# Document segment
Thursday, August 29, 2013

My visit to Laramie



Laramie, Wyoming, a city that has been on my list to visit for many years A city that unfortunately for the last 15 years has had connotations for being infamous. Matthew Shepard, a young gay college student was brutally murdered there in the fall of 1998.  Tortured and murdered simply because he was gay.  It was an event that deeply impacted not just me, but the entire world.

We always want to ask why and how these things happen when they do, but it’s really not that hard to figure out when we look at our world today. So much fear, hatred, divisiveness, intolerance, xenophobia, homophobia, etc.

It’s painful when atrocities occur anywhere in the world, but I think we really get a visceral experience of suffering when they hit home. I have often thought, were if not for grace, I could easily have been Matthew Shepard. As gay men, we don’t even really have to do much to find ourselves in a life threatening situation. Sometimes just walking down the street next to our partner is enough to invite attack.  I never hold my partner Danny’s hand in public without being aware of that potential reality.

So as I sat on the commemorative bench at the University of Wyoming,  and as I visited the actual site of the murder, I was overcome with emotion.  Sadness for the loss of such a beautiful young man. Sadness for how he suffered unimaginable pain and humiliation from being beaten to death while tied to a fence. I put myself there on that fence with him, and tried to imagine what that must have been like.  

I thought about his killers.  How could they do this?   I wanted to hate them.  I wanted them to suffer the way they had caused Matthew to suffer. But then I remembered so vividly a time in my life when I wanted to carry out the same type of attack on myself.  I wanted to make all the gay stuff go away, in any way that I could.  Suddenly, I found that I could relate to these guys, at least to their hatred and fear.  I just went down a different road with it.  I was fortunate enough to have been surrounded by love from others when I couldn’t love myself.  Grace.

There was a lot of healing that took place that day as I sat there and tried to absorb all that had happened.  I’m so glad I got to connect with Matthew’s spirit.  To pay my respects, and to express my gratitude for his life and his contribution.  That brutally cold night in October 1998 was an unspeakable tragedy.   It’s etched into our collective consciousness. But there is comfort in it as well. Comfort in knowing how  awareness, compassion, and activism have sprung forth from it.

Can we create a world where tragedies like this can never happen again? We must. 

May we be deeply and unshakably committed to love, compassion, and kindness.


Saturday, June 1, 2013

Kirtan: Full Circle


Recently I had the privilege of leading kirtan at the Gay Healers Circle here in LA. “GHC is a group of professional LGBT life coaches, psychologists, massage therapists, yoga instructors, medical professionals, ministers, energy workers and other healers dedicated to serving all communities.” No venue could have been more appropriate for me to share kirtan.

Ever since this practice has taken root within me I’ve had this longing to share it with my gay family.  Why? Mostly because of how kirtan has been such a force for healing, connection, and reclaiming my devotion.

# Data supplied

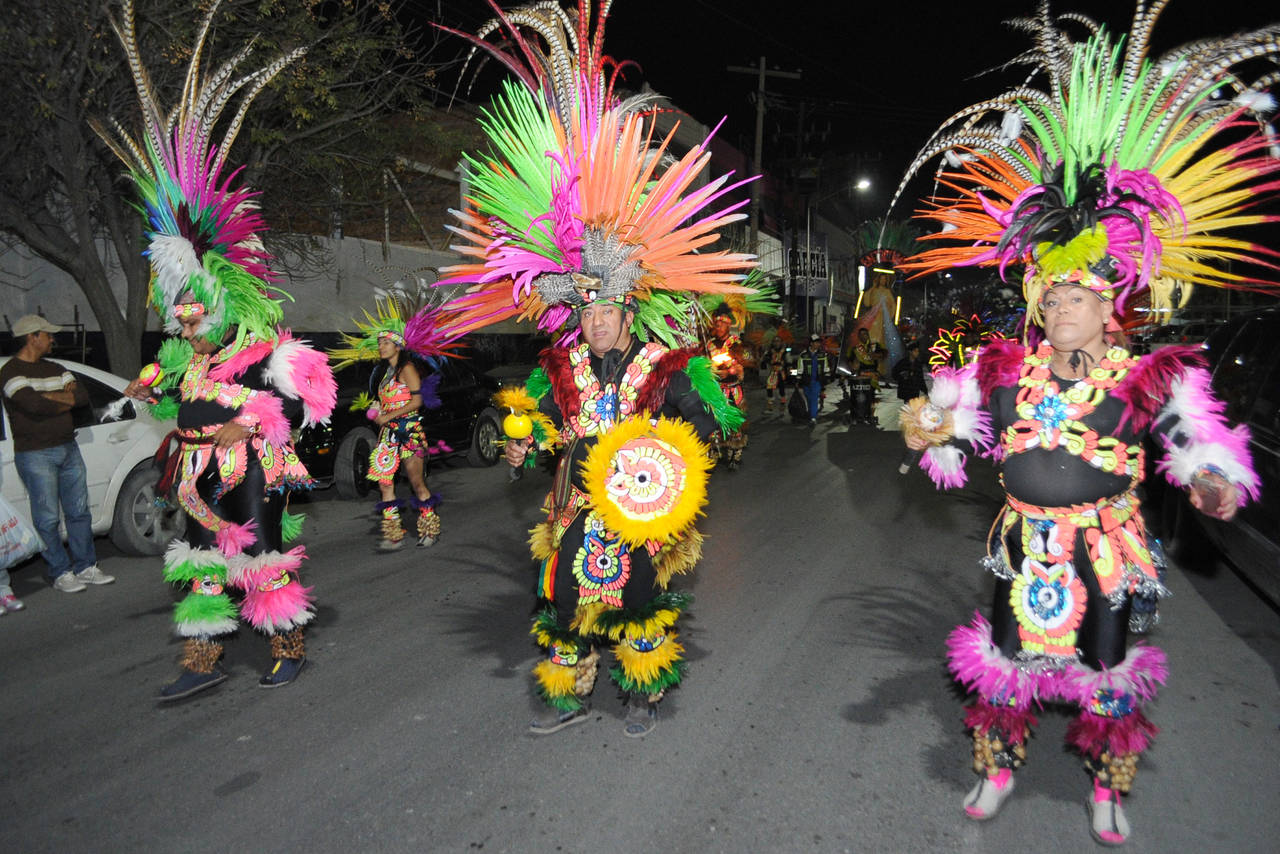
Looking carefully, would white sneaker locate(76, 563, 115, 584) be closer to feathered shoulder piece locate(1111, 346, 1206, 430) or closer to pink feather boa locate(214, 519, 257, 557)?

==

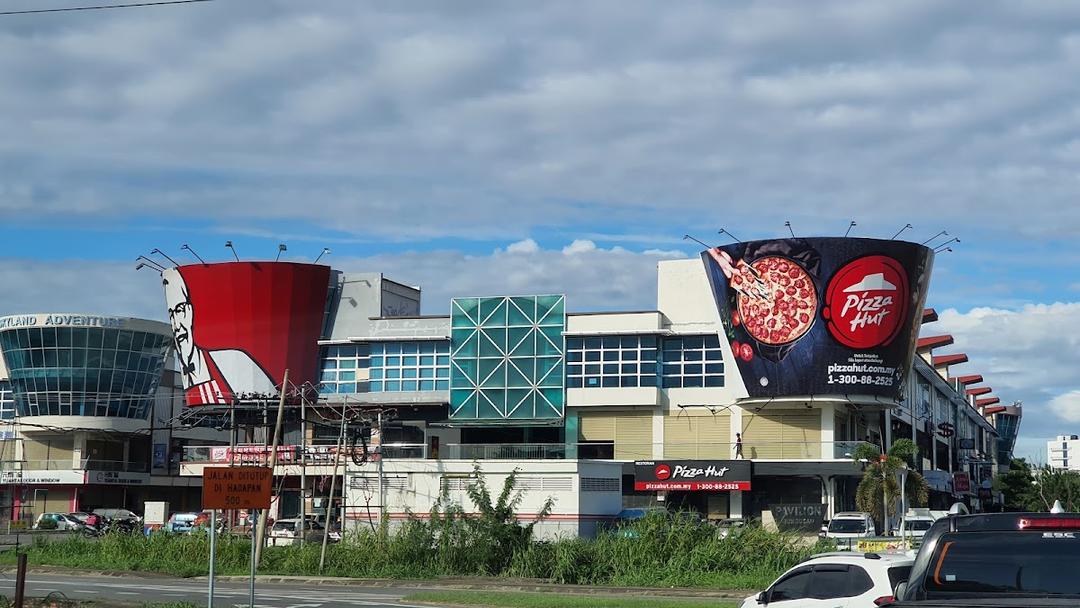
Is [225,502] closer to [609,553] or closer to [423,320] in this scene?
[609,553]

==

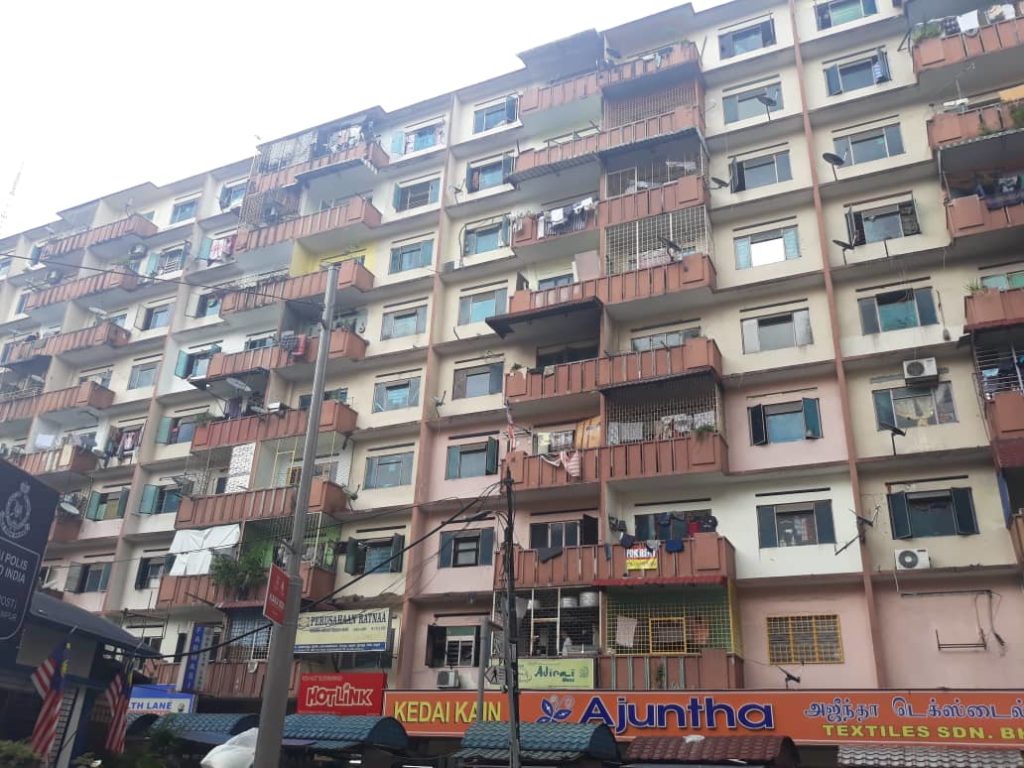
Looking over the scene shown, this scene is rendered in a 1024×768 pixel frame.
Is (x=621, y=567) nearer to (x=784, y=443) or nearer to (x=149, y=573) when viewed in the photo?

# What needs to be done
From the blog text, where did the writer recently lead kirtan? Please answer in a few words.

# Written solution
At the Gay Healers Circle in LA.